Les souvenirs d’enfance. Les odeurs, les voix, les émotions d’un temps ou le temps n’a pas de fin et où l’important est présent dans les plus petites choses. Ils sont là pour toujours, comme des cicatrices de l’âme, comme des principes qui guident nos premiers pas dans la vie. La nostalgie des endroits magiques de l’enfance. D’Alma, la ville enchantée ou coexistent la tradition et la subversion, la mélancolie et l’audace, les croyances, l’idéologie et le football… A travers la voix audacieuse de l’enfant qui n’a jamais peur de se dénoncer nous parvient l’écho d’un Portugal divisé entre République et Monarchie, un pays qui était, à l’époque, le monde d’un enfant plein d’espoir et d’attention. Toute sa vie est née d’Alma. (traduction très approximative de la quatrième de couverture)

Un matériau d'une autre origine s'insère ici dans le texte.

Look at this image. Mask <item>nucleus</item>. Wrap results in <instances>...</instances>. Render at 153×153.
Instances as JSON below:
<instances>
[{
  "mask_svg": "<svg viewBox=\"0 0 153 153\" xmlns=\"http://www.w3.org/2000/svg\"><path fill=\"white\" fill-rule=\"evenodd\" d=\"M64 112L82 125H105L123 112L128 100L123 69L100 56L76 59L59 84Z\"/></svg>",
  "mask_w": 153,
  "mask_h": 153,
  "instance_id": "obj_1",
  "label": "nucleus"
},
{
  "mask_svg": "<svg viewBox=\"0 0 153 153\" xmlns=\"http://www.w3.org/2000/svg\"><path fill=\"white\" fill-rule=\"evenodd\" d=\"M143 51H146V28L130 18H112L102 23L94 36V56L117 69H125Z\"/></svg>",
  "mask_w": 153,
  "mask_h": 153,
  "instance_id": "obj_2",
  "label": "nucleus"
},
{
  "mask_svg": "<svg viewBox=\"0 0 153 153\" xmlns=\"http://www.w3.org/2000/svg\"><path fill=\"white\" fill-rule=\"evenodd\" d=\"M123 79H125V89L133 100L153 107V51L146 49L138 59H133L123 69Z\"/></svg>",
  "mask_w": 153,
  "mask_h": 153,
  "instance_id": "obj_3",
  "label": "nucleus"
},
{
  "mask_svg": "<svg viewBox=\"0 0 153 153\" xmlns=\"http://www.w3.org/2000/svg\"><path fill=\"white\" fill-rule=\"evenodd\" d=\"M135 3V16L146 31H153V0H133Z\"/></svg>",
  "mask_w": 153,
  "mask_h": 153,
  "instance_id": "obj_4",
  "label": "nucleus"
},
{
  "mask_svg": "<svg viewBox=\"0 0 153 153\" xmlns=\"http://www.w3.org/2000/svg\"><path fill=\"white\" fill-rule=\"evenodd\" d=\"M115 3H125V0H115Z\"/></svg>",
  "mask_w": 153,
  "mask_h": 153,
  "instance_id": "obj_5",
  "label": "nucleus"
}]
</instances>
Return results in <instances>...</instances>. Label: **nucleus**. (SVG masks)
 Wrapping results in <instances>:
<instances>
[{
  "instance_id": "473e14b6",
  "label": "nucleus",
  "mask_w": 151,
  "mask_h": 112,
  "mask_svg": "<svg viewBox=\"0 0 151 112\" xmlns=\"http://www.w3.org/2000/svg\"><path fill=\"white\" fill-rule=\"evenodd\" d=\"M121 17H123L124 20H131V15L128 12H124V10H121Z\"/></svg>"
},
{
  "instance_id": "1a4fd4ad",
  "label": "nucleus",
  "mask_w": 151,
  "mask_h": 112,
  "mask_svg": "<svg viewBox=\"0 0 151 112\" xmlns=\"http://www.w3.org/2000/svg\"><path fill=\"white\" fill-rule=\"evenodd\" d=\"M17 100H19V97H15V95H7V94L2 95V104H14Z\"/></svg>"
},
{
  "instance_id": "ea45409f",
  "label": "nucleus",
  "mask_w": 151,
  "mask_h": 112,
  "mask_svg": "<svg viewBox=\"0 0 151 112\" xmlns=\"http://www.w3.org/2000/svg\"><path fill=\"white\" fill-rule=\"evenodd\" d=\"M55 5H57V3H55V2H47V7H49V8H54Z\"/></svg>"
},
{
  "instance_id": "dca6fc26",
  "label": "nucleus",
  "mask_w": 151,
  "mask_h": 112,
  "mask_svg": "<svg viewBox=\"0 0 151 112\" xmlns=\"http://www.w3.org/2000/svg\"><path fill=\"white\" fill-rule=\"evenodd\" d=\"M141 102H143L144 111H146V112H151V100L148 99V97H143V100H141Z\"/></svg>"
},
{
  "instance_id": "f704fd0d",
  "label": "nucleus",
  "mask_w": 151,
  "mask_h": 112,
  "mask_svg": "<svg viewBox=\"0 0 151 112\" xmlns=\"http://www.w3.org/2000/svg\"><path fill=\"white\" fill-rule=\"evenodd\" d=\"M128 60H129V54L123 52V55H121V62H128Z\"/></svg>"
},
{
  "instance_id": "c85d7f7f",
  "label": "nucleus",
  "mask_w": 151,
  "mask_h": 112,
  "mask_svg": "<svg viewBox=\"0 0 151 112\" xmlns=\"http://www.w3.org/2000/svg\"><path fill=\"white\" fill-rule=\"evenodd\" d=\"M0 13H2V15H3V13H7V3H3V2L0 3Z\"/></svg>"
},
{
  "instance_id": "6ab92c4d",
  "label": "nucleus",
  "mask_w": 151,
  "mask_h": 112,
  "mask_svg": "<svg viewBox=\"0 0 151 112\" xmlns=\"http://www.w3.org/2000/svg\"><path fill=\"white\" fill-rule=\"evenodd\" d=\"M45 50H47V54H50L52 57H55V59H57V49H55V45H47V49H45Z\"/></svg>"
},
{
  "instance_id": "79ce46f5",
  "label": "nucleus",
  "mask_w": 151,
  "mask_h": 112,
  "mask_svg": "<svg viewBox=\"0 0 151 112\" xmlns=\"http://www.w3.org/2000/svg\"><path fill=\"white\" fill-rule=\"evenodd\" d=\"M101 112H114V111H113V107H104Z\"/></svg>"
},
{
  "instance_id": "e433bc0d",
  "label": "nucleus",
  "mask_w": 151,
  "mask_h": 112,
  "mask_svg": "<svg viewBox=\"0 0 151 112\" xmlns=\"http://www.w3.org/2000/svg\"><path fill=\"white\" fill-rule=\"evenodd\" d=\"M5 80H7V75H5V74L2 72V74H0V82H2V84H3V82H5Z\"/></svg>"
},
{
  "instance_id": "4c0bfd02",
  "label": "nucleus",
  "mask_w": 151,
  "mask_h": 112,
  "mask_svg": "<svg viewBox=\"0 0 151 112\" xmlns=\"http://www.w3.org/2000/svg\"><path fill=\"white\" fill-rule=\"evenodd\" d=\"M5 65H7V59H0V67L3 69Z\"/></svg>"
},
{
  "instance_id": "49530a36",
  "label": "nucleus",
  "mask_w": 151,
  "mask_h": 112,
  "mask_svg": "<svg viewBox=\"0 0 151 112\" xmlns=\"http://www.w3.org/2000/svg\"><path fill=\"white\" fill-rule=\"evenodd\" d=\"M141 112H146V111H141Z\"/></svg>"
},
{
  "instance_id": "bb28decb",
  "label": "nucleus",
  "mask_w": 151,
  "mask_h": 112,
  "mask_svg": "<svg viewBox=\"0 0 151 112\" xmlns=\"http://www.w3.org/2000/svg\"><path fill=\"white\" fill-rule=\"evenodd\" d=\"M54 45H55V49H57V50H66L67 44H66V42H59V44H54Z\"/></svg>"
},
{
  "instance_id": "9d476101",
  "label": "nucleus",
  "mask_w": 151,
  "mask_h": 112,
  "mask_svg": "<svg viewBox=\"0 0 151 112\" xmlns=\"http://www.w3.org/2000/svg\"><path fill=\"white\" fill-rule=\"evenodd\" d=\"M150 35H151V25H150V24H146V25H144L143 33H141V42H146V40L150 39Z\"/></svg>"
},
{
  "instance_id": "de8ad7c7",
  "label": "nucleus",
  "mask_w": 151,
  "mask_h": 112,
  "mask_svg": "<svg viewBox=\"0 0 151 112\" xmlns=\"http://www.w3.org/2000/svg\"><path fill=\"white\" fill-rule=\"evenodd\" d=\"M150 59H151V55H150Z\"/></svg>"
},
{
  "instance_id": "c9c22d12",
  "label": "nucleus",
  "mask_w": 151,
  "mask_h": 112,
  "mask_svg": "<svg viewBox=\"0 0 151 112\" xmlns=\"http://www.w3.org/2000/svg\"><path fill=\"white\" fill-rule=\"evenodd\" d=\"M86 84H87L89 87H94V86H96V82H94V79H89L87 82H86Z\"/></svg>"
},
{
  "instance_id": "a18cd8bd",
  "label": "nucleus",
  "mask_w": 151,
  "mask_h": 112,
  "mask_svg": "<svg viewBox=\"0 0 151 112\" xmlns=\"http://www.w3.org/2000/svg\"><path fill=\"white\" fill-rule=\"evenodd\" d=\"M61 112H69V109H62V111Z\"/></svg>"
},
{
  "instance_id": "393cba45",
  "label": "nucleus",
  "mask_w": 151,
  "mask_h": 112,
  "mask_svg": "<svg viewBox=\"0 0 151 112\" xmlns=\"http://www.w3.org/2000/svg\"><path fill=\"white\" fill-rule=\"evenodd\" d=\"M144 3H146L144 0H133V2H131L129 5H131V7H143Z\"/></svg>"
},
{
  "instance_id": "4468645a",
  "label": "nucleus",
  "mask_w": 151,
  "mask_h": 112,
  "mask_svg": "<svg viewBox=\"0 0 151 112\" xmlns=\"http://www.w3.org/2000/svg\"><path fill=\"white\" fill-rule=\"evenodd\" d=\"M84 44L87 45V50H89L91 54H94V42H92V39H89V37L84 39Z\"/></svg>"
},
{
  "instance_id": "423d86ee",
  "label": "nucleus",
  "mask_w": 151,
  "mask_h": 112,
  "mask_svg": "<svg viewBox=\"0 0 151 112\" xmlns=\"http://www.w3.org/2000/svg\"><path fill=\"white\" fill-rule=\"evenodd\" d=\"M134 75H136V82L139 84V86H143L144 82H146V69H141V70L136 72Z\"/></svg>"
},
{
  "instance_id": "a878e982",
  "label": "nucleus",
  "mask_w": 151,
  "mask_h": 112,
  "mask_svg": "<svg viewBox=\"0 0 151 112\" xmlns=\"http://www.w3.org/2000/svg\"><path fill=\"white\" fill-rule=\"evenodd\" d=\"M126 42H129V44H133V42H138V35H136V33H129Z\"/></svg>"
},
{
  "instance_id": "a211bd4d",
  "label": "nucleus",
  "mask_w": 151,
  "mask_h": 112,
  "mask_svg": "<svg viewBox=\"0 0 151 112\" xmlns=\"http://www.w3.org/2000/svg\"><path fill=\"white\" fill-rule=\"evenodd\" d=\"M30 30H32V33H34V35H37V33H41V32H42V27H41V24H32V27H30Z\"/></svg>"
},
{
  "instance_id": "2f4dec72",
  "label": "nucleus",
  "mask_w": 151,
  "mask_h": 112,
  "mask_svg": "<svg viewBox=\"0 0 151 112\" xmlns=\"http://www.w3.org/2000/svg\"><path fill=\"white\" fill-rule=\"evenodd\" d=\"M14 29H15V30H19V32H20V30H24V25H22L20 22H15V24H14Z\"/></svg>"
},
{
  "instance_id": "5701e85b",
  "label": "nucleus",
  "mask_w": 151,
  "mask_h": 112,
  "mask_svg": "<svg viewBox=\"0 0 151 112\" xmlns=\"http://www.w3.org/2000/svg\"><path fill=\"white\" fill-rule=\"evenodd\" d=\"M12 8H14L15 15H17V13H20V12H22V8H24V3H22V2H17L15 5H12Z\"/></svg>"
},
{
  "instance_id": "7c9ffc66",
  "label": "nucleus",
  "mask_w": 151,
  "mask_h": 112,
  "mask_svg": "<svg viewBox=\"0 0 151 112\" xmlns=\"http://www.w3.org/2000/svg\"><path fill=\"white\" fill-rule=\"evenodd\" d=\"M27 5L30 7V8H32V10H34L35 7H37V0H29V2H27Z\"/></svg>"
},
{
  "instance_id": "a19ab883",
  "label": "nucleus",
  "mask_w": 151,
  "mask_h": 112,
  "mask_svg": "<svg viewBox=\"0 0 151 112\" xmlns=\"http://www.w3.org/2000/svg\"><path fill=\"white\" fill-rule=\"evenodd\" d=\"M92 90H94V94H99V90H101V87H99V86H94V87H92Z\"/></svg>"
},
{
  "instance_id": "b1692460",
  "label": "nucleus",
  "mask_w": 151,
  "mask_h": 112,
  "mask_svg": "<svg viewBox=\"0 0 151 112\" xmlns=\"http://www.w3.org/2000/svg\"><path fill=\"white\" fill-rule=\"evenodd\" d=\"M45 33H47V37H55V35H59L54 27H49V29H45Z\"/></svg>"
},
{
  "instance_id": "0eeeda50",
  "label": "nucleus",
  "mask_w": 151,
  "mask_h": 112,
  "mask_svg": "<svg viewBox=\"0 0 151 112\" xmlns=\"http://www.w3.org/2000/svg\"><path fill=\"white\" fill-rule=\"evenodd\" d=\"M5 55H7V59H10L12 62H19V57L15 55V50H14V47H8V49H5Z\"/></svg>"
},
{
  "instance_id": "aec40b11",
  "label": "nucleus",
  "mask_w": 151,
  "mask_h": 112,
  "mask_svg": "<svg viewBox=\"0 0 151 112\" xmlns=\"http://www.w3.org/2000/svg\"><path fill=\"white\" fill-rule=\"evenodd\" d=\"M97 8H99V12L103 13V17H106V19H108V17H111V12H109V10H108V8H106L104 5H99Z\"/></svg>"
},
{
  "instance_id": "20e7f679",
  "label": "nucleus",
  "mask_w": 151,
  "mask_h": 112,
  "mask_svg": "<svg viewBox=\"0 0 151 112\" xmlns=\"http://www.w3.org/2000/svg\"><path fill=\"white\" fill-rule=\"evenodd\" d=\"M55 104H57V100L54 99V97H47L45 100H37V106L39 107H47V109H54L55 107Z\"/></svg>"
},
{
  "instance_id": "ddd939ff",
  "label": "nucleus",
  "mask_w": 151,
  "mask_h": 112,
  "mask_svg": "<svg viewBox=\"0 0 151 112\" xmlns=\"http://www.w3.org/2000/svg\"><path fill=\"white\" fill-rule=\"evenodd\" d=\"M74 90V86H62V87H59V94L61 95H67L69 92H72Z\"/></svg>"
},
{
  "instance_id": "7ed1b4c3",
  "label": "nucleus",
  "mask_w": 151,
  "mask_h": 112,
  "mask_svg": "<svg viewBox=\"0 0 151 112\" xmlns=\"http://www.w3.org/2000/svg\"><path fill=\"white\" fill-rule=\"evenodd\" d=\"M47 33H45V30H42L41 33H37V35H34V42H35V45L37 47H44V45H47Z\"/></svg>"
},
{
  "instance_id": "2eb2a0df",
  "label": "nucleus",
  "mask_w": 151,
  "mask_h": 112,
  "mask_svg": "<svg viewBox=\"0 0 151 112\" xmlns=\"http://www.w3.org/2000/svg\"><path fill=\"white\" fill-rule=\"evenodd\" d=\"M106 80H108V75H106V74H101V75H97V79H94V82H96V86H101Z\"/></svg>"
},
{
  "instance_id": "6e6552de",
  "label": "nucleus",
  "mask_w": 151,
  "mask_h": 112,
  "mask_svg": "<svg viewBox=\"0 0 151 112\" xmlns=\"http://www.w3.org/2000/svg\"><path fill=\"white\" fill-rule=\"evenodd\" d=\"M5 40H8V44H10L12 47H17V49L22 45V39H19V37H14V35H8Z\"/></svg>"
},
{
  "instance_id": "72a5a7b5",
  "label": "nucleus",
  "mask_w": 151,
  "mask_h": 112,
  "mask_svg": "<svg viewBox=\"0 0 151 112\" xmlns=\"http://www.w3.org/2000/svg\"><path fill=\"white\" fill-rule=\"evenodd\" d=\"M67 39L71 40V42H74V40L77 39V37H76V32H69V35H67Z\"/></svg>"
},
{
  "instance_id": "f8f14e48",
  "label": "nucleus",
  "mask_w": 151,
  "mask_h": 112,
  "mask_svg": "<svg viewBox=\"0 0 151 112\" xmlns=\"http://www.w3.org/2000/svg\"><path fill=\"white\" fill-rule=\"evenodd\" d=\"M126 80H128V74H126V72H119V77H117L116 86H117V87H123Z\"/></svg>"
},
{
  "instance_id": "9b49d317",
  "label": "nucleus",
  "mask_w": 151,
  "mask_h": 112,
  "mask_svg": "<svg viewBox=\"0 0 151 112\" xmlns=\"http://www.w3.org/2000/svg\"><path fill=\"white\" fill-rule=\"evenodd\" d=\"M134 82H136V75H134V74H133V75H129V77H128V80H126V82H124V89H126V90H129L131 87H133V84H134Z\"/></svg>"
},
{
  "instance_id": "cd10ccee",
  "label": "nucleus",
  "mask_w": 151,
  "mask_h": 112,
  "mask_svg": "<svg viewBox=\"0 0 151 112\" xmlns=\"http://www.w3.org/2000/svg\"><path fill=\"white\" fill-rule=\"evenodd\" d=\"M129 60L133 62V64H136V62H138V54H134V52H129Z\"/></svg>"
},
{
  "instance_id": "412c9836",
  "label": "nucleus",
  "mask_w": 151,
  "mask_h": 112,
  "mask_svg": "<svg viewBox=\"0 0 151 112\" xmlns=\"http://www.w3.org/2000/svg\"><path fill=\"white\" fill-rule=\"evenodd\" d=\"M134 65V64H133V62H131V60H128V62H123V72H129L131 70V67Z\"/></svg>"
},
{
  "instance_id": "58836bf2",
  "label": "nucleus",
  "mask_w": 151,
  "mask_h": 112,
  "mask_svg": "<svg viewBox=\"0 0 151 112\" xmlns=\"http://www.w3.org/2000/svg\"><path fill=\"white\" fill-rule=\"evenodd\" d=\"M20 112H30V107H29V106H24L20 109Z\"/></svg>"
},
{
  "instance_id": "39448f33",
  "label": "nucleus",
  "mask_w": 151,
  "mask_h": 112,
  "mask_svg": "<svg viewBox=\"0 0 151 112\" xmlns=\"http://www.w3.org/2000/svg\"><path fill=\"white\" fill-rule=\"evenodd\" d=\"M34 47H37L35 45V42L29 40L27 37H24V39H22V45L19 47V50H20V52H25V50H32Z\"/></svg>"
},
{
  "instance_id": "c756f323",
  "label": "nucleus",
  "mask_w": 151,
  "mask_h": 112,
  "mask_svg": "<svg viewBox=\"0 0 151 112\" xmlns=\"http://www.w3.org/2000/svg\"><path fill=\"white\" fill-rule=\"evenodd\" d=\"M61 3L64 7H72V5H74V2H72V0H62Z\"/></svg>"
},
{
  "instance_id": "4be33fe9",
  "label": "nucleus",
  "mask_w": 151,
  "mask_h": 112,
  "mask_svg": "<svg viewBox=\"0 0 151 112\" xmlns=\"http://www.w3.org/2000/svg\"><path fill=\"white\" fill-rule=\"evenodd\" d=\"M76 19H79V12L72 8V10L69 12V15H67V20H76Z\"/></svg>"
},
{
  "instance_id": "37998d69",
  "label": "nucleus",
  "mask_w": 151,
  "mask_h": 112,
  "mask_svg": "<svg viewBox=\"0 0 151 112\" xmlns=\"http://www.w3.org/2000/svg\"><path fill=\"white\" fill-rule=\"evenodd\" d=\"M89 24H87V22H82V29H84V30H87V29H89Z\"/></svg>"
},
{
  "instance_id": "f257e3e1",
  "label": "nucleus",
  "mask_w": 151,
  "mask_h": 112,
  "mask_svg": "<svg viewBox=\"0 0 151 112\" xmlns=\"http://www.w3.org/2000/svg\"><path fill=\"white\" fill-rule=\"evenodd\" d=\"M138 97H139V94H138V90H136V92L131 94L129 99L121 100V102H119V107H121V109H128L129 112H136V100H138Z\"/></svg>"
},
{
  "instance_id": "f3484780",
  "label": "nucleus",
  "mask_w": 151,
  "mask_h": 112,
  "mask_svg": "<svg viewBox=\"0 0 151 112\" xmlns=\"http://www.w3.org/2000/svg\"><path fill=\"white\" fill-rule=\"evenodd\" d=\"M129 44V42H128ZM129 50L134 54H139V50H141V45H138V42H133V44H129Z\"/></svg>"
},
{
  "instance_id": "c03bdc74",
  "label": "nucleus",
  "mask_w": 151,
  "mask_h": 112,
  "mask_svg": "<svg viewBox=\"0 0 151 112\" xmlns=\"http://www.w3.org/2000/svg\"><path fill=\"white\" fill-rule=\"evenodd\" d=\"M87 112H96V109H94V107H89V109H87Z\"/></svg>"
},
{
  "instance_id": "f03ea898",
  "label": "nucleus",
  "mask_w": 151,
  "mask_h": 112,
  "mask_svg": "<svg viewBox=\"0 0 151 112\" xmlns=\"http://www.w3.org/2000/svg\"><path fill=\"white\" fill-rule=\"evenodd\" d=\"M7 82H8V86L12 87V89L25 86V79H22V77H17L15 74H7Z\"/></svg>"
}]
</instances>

Pas de traduction française, malheureusement, pour l’oeuvre de Manuel Alegre. Mobilisé et envoyé en Angola, il prend part à une révolte interne des forces armées portugaise et passe six mois en prison à Luanda, où il commence à écrire des poèmes. Opposant à la dictature de Salazar, il travaille pour une radio en exil, depuis l’Algérie et revient au Portugal après le printemps des oeillets, en 1974. Manuel Alegre passera son temps entre écriture et politique. Député de gauche au parlement, il sera deux fois candidat à l’élection présidentielle, en 2006 et en 2011, où il est second avec près de 20% des voix.

Certains de ses poèmes ont été chanté par Amalia Rodriguez. Alma, l’un de ses nombreux ouvrages en prose, raconte une enfance haute en couleurs, dans les années 1940, ponctuée par les matchs de foot d’une médiocre équipe locale, les passions politiques des adultes, l’éveil de tous les sens, et les inondations. C’est écrit avec humour. Et c’est peut-être parce qu’il est bien difficile de traduire odeurs, couleurs, poésie et humour mélangés que ce beau petit livre ne peut encore être lu qu’en portugais.

Prêté par une amie brésilienne. 1000 mercis.